> **Task item**: Although the records contain pictures, none belong in the copy: restate word for word only the lines from the one with "De Niro buduje" through the one with "multiple credit applications", both included.

> **Extracted data**:
* * *
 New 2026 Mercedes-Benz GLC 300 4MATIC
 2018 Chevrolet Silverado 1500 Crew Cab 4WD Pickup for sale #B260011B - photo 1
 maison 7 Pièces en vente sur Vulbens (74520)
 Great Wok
* * *
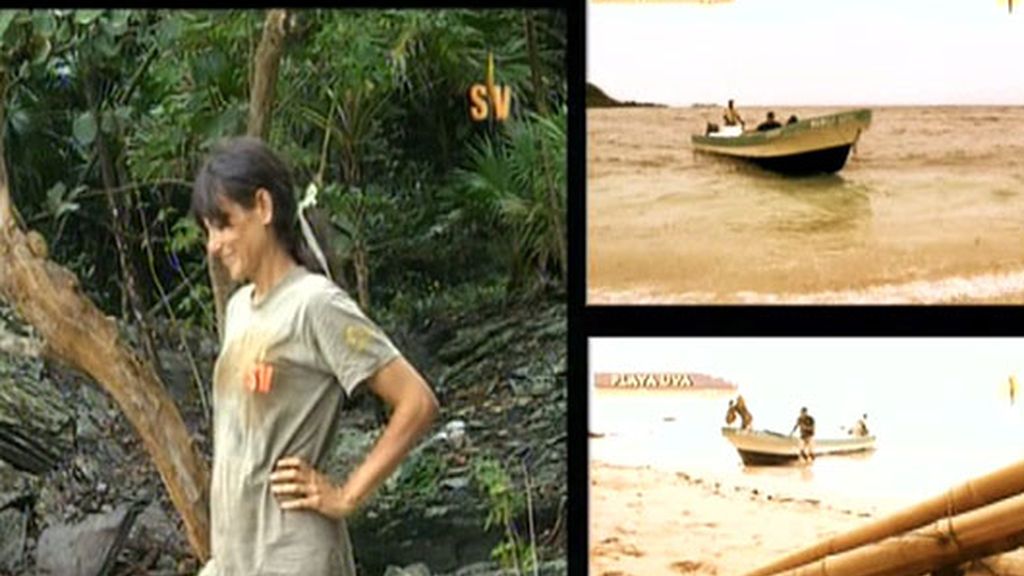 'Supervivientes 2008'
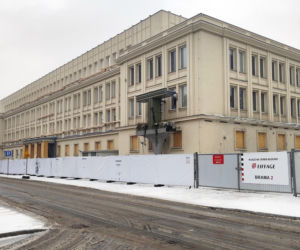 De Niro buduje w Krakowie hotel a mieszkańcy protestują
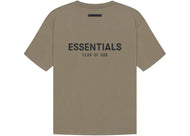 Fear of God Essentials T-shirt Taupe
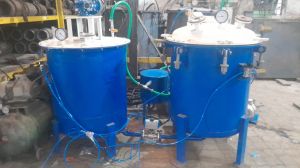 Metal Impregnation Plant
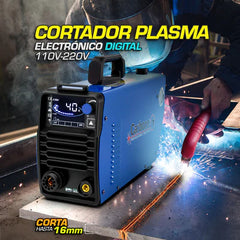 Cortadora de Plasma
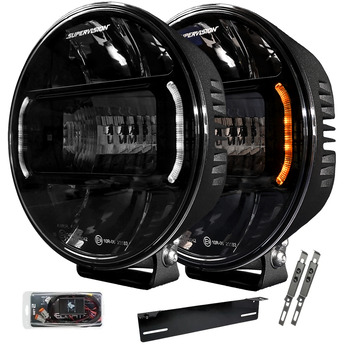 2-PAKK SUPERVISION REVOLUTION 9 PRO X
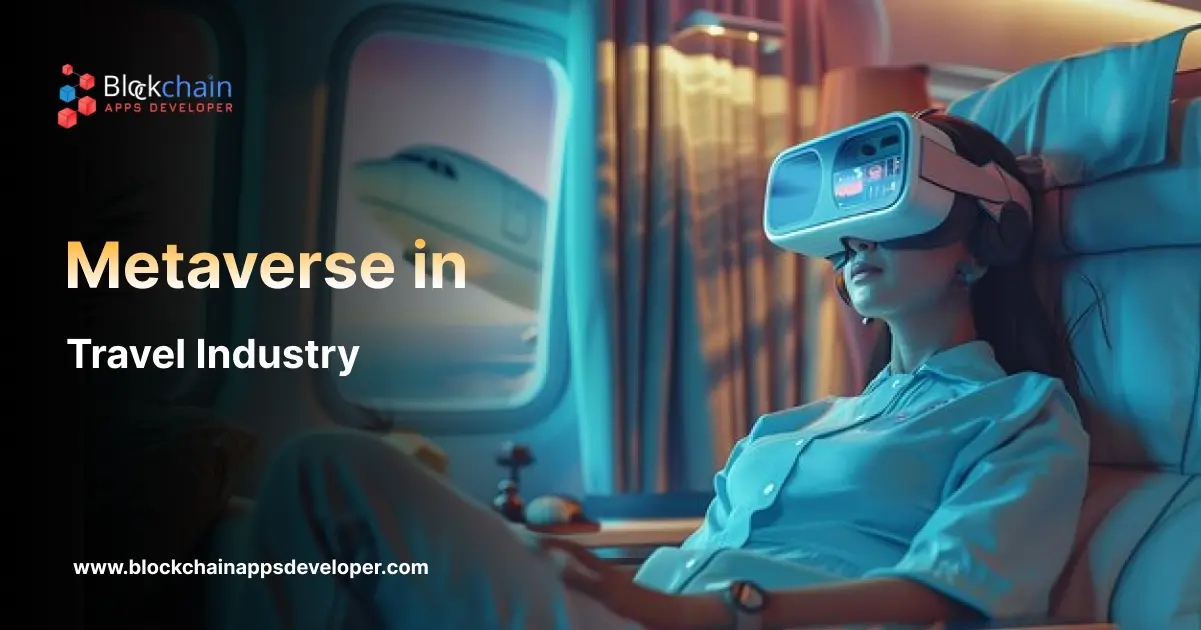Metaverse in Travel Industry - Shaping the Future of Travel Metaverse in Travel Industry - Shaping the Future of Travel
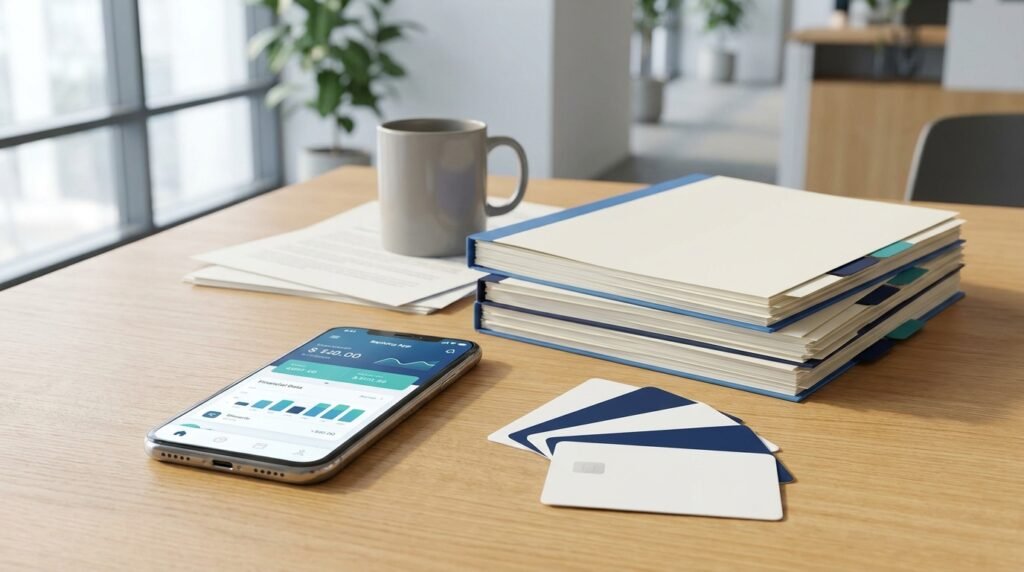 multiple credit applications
* * *
> **Worked solution**:
 De Niro buduje w Krakowie hotel a mieszkańcy protestują
 Fear of God Essentials T-shirt Taupe
 Metal Impregnation Plant
 Cortadora de Plasma
 2-PAKK SUPERVISION REVOLUTION 9 PRO X
Metaverse in Travel Industry - Shaping the Future of Travel Metaverse in Travel Industry - Shaping the Future of Travel
 multiple credit applications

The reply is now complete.